Approaching Principles for Independent Archives

I’m building an open, independent repository of public interest documents around a specific topic. A place where records of interest can be collected, organised and made accessible. An independent archive.

Detention Logs currently presents Incident Report data, but we’d like to present more kinds of data and make what’s there more accessible.

Below I’ve collected some basic principles for an independent archiving project. These are some of my thoughts on approaching the project and an open invitation for thoughts from others which I’ll collect and weave in. The more projects support each other to develop their ideas and practices, the more effective we can all be—

No matter who you are, most of the smartest people work for someone else.

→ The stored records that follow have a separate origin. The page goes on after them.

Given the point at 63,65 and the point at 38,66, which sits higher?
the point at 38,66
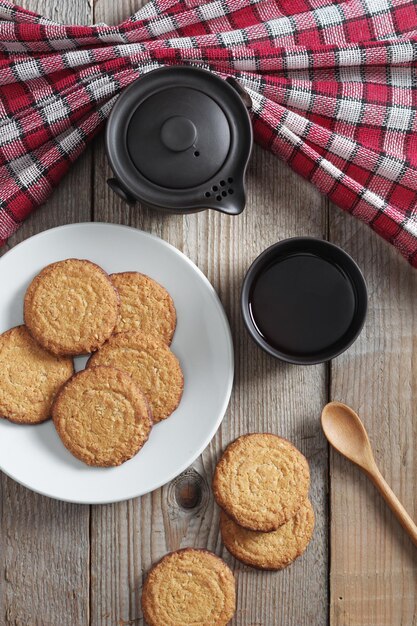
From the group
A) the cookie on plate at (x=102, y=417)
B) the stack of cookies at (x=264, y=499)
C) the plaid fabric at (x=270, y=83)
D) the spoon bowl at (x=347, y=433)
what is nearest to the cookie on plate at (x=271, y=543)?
the stack of cookies at (x=264, y=499)

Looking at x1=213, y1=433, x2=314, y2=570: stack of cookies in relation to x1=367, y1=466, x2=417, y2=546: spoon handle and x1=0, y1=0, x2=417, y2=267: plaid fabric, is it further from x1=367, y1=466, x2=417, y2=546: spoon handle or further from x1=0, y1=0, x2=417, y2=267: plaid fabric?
x1=0, y1=0, x2=417, y2=267: plaid fabric

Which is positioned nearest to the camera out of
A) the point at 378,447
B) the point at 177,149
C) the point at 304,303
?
the point at 177,149

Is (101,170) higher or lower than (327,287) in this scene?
higher

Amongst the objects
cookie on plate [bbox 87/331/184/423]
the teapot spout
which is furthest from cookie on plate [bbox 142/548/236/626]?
the teapot spout

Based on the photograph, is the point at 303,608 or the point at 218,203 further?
the point at 303,608

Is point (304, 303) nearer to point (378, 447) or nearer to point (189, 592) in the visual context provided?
point (378, 447)

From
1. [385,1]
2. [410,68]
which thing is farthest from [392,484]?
[385,1]

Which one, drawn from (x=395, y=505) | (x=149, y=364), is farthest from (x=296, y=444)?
(x=149, y=364)

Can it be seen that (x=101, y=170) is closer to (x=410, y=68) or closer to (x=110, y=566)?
(x=410, y=68)
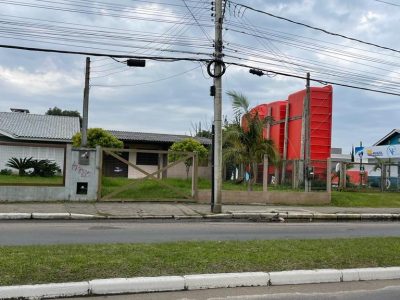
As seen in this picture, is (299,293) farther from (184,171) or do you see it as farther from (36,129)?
(36,129)

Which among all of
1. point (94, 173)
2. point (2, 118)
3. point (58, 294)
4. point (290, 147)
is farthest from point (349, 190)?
point (2, 118)

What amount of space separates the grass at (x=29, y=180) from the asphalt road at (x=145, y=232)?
426 centimetres

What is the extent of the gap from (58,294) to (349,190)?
22297 mm

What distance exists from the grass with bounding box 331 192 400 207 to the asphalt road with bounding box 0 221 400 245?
23.7 ft

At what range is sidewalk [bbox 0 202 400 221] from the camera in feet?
51.3

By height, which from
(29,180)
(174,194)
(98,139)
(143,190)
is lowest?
(174,194)

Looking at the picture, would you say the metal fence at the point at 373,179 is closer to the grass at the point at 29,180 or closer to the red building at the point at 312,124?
the red building at the point at 312,124

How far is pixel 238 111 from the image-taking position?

If you’ve also been thinking about these issues, I’d really encourage you to respond or contribute in some way. Often the smallest, simplest bits are the most useful.

Why archive?

Recently I baited some smart people to think about the value in archives on Twitter. Cassie Findlay came back with this clear response:

Archives are evidence of business / activity. Their use(s) contingent on time, place and relationship to power.

Records (the stuff in archives) are evidence. We need evidence to make informed decisions about all kinds of things: personal decisions, political decisions, design decisions, business decisions, policy decisions, etc. . Evidence is crucial to our ideas of legal and social justice and to memory, history, prediction and planning.

An archive is the evidence material and the system of its processing, organisation, presentation and access. It’s the records and the context around them.

Collect, Organise, Provide

There are many interesting unreported documents floating around the web: documents that are evidence of government, business and cultural cultural activity. They’ve been ‘officially published’, but barely meet the loosest interpretation of accessibility. An unhelpfully-named, uncategorised file is quietly placed on an obscure or obscuring webpage. No description. Hiding in public.

For example all the Incident Report data published by Detention Logs had long been available on Immigration Department FOI discloser logs or on googleable web servers. They had gone unreported because it was expensive (time & resources) to understand what they were, process and analyses them. It took us hundreds of hours to get each incident report out of the original pdf.

While there are Open Government and accessibility guidelines, most of the documents we’ve collected do not meet them. This is especially true for documents received through the Freedom of Information system.

People in a position of power are incentivised to be closed with their information. We need legislation and a culture of transparency to make sure people with useful information share it. The act of collecting, categorising, transcoding and republishing evidence to make it more accessible to more people is an important act of accountability journalism. It lowers the cost for others to use and act upon it.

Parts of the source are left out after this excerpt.